What the task asks
Locate each line below that contains the word "point", and copy those lines out in full.

The data
+ + +
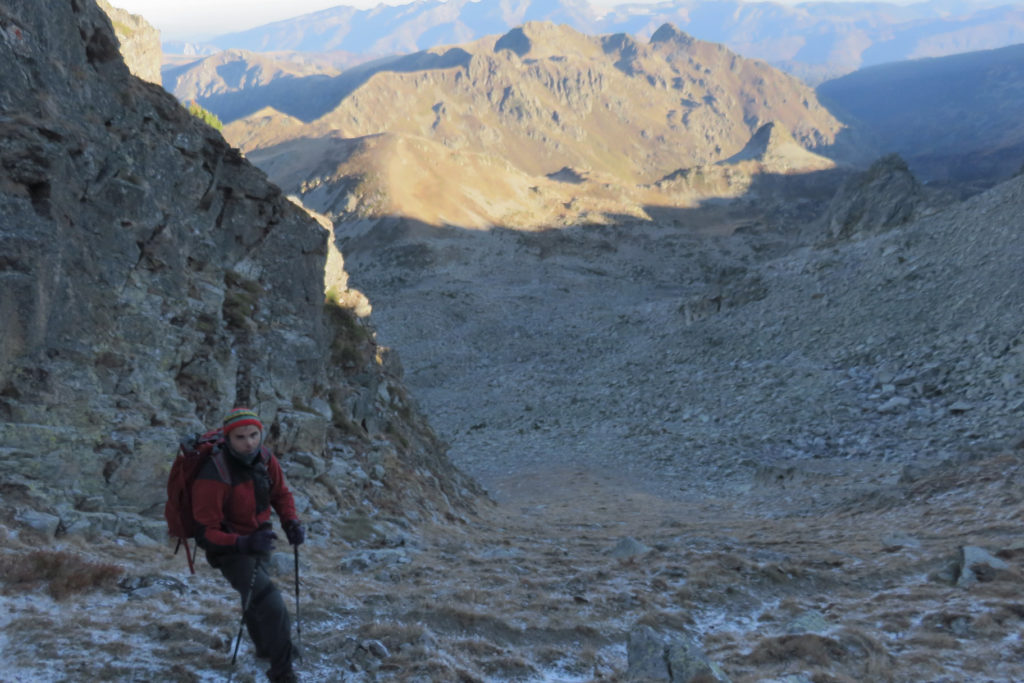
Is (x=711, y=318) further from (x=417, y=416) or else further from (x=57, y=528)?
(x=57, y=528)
+ + +
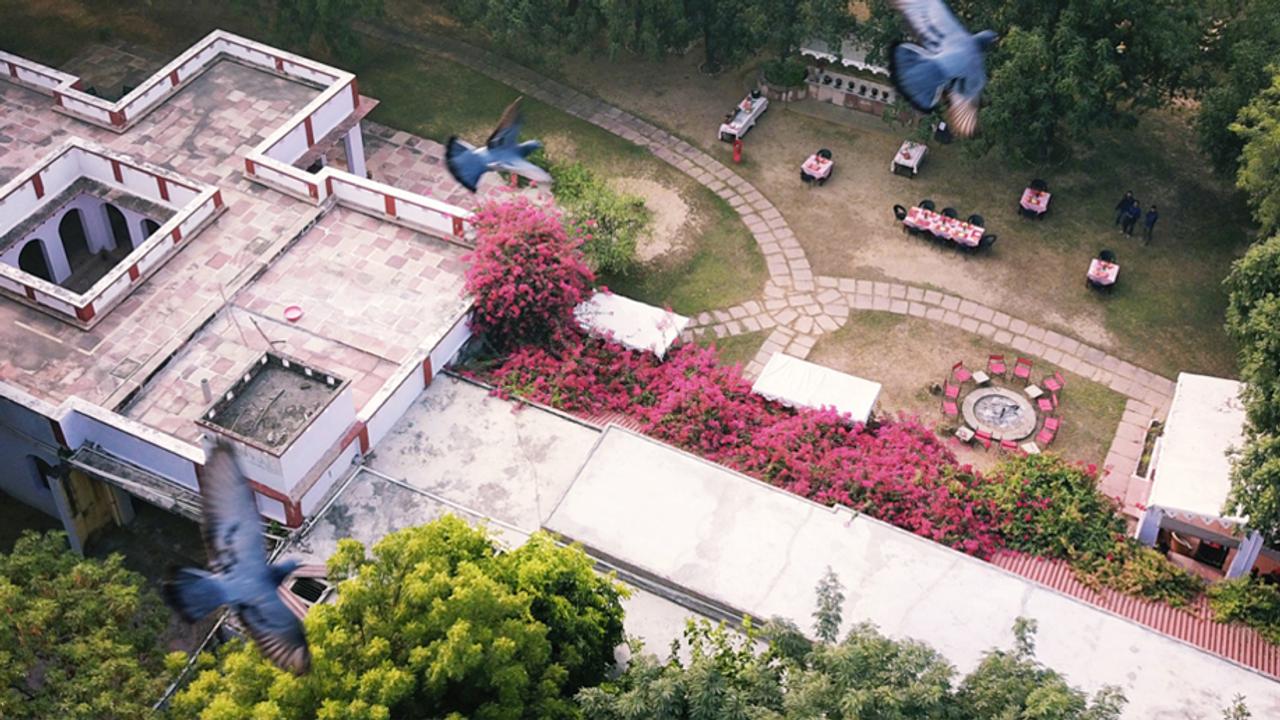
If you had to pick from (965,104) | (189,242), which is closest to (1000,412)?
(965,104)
+ + +
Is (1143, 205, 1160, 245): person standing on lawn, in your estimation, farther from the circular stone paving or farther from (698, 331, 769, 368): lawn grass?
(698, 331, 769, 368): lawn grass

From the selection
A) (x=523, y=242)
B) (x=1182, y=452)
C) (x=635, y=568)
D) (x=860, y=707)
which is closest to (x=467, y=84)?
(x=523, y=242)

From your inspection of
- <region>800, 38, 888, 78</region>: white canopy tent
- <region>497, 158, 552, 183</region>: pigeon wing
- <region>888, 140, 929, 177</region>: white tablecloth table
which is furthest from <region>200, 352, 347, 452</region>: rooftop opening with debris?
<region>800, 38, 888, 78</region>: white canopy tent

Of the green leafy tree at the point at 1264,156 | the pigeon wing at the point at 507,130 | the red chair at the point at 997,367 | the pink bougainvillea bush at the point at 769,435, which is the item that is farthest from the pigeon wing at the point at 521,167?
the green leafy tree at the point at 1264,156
+ + +
Answer below
Of the green leafy tree at the point at 1264,156 | the pigeon wing at the point at 507,130 | the red chair at the point at 997,367 | the pink bougainvillea bush at the point at 769,435, which is the item that is farthest from the pigeon wing at the point at 521,167?
the green leafy tree at the point at 1264,156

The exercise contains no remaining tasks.